Treasury yields dipped on Iran peace news, but inflation and a hawkish Fed limit rate gains
A preliminary peace agreement between Washington and Tehran sent Treasury yields lower Monday, offering a measure of relief to a mortgage market battered by months of conflict-driven rate volatility — but analysts warn the path to meaningfully lower rates remains narrow.
The yield on the 10-year US Treasury note — the key benchmark for mortgage rates — fell over 3 basis points to 4.447% on Monday, while the 2-year note yield dropped 4 basis points to 4.045%, as investors reassessed the inflation and interest rate outlook following news of the preliminary agreement.
For mortgage brokers, the movement matters. The 10-year yield is the primary driver of 30-year fixed mortgage rates, and its trajectory this week will do much to set the tone for the summer selling season.
How the conflict moved rates
The Iran conflict, which broke out in late February, rattled bond markets almost immediately. Treasury yields surged as the war threatened a spike in borrowing costs, with the 10-year yield jumping nearly half a percentage point from pre-conflict levels, as high bond yields make borrowing more expensive for Americans across mortgages and other loan products.
The energy channel was a key transmission mechanism. The war put pressure on energy prices, which in turn drove up consumer prices. Energy costs pushed May's Consumer Price Index up 4.2% from a year ago — the highest inflation reading in three years and well above the Federal Reserve's 2% target, according to the Bureau of Labor Statistics.

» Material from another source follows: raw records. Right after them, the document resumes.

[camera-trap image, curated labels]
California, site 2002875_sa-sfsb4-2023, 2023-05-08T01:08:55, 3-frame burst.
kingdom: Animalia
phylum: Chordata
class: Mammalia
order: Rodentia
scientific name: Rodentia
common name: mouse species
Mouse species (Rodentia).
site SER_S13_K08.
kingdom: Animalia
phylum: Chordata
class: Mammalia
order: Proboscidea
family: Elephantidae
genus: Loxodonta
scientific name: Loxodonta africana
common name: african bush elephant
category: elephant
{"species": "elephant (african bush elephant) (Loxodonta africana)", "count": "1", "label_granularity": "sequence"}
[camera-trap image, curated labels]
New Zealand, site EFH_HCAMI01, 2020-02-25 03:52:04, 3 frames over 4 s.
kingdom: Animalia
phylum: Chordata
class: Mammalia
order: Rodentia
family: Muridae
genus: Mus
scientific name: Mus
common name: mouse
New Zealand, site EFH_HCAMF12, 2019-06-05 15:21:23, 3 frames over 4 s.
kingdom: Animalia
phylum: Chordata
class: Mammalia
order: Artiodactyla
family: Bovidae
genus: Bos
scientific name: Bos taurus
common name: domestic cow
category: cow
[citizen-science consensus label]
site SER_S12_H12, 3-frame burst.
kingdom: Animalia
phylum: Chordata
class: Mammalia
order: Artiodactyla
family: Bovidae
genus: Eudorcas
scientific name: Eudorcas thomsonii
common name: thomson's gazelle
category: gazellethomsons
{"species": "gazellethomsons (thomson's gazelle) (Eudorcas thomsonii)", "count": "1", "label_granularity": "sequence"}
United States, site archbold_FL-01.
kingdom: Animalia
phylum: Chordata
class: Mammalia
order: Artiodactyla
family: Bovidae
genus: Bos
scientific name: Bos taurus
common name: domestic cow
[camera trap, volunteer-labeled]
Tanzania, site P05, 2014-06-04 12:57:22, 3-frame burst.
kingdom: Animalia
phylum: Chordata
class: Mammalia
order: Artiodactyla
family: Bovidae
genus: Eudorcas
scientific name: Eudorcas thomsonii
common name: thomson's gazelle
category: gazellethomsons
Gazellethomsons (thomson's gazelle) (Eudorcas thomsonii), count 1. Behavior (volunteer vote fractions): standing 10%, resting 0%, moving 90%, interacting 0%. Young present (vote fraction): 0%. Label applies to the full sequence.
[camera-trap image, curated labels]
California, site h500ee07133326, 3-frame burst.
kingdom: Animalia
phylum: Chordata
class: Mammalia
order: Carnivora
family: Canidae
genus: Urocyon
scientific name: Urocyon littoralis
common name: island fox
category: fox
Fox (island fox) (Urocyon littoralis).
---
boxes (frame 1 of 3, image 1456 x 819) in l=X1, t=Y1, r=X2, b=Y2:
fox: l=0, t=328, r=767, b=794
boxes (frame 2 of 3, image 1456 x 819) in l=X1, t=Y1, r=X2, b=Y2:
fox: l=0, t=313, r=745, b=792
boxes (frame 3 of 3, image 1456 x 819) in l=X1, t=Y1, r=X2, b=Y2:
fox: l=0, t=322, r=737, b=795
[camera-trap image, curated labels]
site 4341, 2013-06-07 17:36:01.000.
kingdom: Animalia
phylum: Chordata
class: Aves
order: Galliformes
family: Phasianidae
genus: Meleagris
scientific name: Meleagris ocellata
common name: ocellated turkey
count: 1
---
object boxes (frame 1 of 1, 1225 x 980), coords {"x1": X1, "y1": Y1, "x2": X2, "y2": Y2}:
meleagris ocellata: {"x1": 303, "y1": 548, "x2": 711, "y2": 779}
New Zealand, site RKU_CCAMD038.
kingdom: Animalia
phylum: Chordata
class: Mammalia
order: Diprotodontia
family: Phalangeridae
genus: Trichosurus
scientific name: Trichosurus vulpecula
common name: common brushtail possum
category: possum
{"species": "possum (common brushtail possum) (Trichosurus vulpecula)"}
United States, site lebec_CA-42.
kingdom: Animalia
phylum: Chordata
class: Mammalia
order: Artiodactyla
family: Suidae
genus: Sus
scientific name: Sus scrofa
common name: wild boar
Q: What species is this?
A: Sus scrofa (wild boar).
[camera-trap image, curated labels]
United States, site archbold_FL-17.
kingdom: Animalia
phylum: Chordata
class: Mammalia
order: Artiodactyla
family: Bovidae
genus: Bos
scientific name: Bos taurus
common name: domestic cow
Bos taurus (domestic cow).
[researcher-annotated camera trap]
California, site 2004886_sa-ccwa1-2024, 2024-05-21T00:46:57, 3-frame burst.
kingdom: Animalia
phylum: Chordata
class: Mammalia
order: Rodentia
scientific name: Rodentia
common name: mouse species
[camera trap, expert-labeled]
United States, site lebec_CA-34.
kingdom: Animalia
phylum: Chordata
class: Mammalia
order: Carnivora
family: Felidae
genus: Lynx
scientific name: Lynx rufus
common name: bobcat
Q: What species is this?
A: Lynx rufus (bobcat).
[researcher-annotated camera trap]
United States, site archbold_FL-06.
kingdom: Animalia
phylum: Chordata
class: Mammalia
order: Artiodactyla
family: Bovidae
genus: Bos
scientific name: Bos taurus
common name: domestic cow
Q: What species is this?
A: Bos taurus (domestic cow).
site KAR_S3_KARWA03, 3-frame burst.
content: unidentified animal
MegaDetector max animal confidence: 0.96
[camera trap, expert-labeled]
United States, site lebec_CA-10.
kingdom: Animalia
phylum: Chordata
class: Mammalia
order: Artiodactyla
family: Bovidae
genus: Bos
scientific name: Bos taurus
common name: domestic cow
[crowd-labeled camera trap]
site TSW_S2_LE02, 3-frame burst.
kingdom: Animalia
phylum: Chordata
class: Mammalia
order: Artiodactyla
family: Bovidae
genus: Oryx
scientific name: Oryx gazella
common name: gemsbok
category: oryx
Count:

That inflation surge complicated the rate picture considerably. Markets came to terms with the idea that a long-expected Fed rate cut in 2026 may not materialize, even with a new Fed chair in place. In April, mortgage rates fluctuated between 6.11% and 6.46% while the yield on 10-year Treasurys climbed to one of its highest levels in years, as oil prices rose to their highest level since 2022.
What a deal actually means for rates
The peace agreement removes the conflict's oil premium from the rate equation — but that is not the whole story. Falling oil prices reduce one key inflationary pressure, but the broader picture remains challenging.
Selma Hepp, chief economist at real estate data firm Cotality, noted that upside risks to inflation are building again, with mortgage rates generally moving in line with 10-year Treasury yields as inflation keeps them elevated.
Rates ticked higher in the week ending June 12 after economic data showed the US economy heating up. The May jobs report showed job gains well above expectations, while the May Consumer Price Index confirmed inflation had risen to 4.2% — its highest level since 2023. Where markets had been pricing in multiple rate cuts for 2026, sentiment has swung toward the possibility of a rate hike, as stronger labor data removes the Fed's primary justification for easing.
Fed week: the bigger variable
The Iran deal lands in the middle of a Federal Open Market Committee meeting week, and the Fed's posture may ultimately matter more to mortgage rates than the geopolitical headline.
While the Federal Reserve doesn't directly control mortgage rates, it sets the overall tone. Mortgage rates generally move with 10-year Treasury yields, and inflation is keeping those elevated. With peace deal hopes having faded through much of June before Sunday's announcement, there had been a real chance rates could climb even higher. That risk has now eased — but how far yields fall will depend on how bond markets interpret both the deal's durability and the Fed's next move.
For brokers advising clients, the practical message is one of cautious optimism. The average 30-year fixed mortgage rate stood at 6.51% as of the week ending June 12, according to Bankrate's weekly survey, with rates having trended higher as markets digested the conflict and rising oil prices.
The Iran deal reduces the ceiling on rates but does not dramatically lower the floor. Clients sitting on the sidelines waiting for a sharp drop may be waiting longer than the headlines suggest.